Quoted passage.
Bradshaw made the decision to share her resignation letter to her page after she told ABC News that when she quit, she felt that no one in the school cared.

“…they just closed the door,” Bradshaw said to ABC News.

Prior to quitting, she said she did what she could “within the system” to address her issues with Florida’s curriculum and the education system in general- a system she calls full of practices “which are not only ineffective but actively harmful to child development and the learning process.”

She describes in her letter of resignation how her special needs children have been forced to cry with frustration “as they are asked to attempt tasks well out of their zone of proximal development.”

”My master’s degree work focused on behavior disorders, so I can say with confidence that it is not the children who are disordered,” she said in her post.

The disorder is in the system which requires them to attempt curriculum and demonstrate behaviors far beyond what is appropriate for their age The disorder is in the system which bars teachers from differentiating instruction meaningfully, which threatens disciplinary action if they decide their students need a five minute break from a difficult concept, or to extend a lesson which is exceptionally engaging. The disorder is in a system which has decided that students and teachers must be regimented to the minute and punished if they deviate. The disorder is in the system which values the scores on wildly inappropriate assessments more than teaching students in a meaningful and research based manner.

In a response to her letter, Polk County Public Schools released a statement wishing Bradshaw the best and thanking her for her time, but said it would not be doing any interviews in response to the “personal matter of her decision,” said ABC News.

Stated problem 1.
In the resignation passage, what did Bradshaw's master's degree work focus on?
Stated problem 2.
The resignation passage has several statements that begin with "The disorder is in." List what each of them says the system does, one line per statement.
Stated problem 3.
Write the next paragraph of the resignation passage, starting right after its final sentence.

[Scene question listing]
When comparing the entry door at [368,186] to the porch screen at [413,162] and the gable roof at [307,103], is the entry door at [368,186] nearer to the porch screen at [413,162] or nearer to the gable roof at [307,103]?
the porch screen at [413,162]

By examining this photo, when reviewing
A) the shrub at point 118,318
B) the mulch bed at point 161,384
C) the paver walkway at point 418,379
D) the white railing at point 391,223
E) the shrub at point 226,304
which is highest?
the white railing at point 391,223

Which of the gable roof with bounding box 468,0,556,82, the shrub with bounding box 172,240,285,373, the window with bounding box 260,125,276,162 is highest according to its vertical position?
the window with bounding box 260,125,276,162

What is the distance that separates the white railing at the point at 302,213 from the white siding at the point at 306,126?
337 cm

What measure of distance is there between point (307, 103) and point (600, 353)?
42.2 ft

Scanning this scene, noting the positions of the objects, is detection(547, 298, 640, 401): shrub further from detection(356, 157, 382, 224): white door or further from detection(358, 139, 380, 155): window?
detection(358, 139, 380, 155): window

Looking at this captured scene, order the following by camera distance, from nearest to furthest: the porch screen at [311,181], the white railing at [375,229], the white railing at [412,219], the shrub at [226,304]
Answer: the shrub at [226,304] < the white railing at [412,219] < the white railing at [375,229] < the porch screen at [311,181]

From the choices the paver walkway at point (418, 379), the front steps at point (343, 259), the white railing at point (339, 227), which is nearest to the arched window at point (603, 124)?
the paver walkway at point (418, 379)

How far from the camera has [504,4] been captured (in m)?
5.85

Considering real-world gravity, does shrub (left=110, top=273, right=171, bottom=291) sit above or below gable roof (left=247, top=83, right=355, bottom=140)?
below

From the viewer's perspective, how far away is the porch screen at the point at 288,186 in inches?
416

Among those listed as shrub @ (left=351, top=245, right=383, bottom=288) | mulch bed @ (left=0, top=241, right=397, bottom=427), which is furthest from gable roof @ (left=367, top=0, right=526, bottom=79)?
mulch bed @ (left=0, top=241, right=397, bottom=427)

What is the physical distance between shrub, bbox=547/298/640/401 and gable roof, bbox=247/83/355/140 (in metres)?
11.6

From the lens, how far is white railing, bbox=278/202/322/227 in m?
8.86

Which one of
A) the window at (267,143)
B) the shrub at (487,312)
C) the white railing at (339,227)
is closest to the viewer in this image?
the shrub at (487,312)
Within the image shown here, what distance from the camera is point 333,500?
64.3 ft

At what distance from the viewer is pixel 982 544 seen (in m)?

Task result 1.
Behavior disorders.

Task result 2.
- It requires children to attempt curriculum and demonstrate behaviors far beyond what is appropriate for their age.
- It bars teachers from differentiating instruction meaningfully and threatens disciplinary action if they give students a five-minute break from a difficult concept or extend an exceptionally engaging lesson.
- It has decided that students and teachers must be regimented to the minute and punished if they deviate.
- It values scores on wildly inappropriate assessments more than teaching students in a meaningful and research-based manner.

Task result 3.
Bradshaw is not the first special education teacher to speak out against the curriculum required for special needs students, specifically through standardized testing.

In June, New York special education teacher Brian Zorn wrote a post for The Wall Street Journal where he said that Common Core and standardized testing was leaving his students behind.

Zorn described New York "statewide exams as 'six horrific days’ in his classroom [where] students who had begun to improve and build confidence throughout the year were forced to attempt to answer questions above their grade level.” 

Like Bradshaw, Zorn said that standardized tests reduced his special needs students to tears- succumbing to frustration after at-times not being able to understand a single question on the mandated exams.

See Bradshaw’s full resignation letter below:



Today I resigned from the school district. I would like to share with you what I gave them. Feel free to share it if it...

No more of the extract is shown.